What happens if I fail a BCFSA practice review?

The consequences depend on the severity of the findings. Minor documentation gaps may result in a letter of guidance or requirement to complete additional education. More serious violations -- such as missing FINTRAC records, undisclosed dual agency, or mishandling of trust funds -- can result in formal disciplinary action including fines (up to $500,000 for individuals under RESA), licence conditions, suspension, or cancellation. BCFSA publishes disciplinary decisions publicly, which also affects your reputation. The best strategy is to treat compliance as ongoing practice, not something you prepare for only when an audit is announced.

How long do I need to keep transaction records?

Under the Real Estate Services Rules, you must retain all transaction-related documents for a minimum of 7 years from the date of the transaction. Under FINTRAC, identity verification records must be kept for at least 5 years after the last transaction with the client. PIPEDA requires retention of personal information only as long as necessary for the identified purpose, but the 7-year RESA requirement effectively sets the floor. In practice, keeping records for 7 years from the transaction date covers all three requirements. Your brokerage is the primary record keeper, but you should maintain your own copies.
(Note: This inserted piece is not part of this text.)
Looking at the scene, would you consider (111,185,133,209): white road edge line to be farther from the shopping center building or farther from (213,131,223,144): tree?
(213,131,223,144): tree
Do I need to verify the identity of both buyers and sellers?

Yes. FINTRAC requires identity verification for every client in a real estate transaction -- both buyers and sellers. If you represent the buyer, you verify the buyer. If you represent the seller, you verify the seller. In a dual agency situation, you verify both parties. The verification must be done using valid, unexpired government-issued photo identification, and the record must include the person's full legal name, date of birth, address, occupation, and the ID details (type, number, issuing jurisdiction, expiry date).

What CASL records do I need to keep?

For every contact you send commercial electronic messages to, you must be able to produce: the type of consent (express or implied), the date consent was obtained, how consent was obtained (web form, verbal agreement, business card exchange), what the person consented to receive, and for implied consent, the basis (existing business relationship, inquiry, conspicuous publication). You must also maintain your unsubscribe list and be able to show that unsubscribe requests were processed within 10 business days. Keep these records as long as you have the contact in your marketing database, plus 3 years after they unsubscribe.

Is using a CRM enough to ensure compliance?

A CRM with compliance features makes compliance significantly easier, but it does not guarantee it. The CRM can track consent records, store FINTRAC data, enforce document checklists, and create audit trails -- but you still need to actually collect the information, verify identities in person, obtain genuine consent, and follow through on your obligations. Think of the CRM as compliance infrastructure: it provides the structure, reminders, and record-keeping, but the substance comes from your professional practice.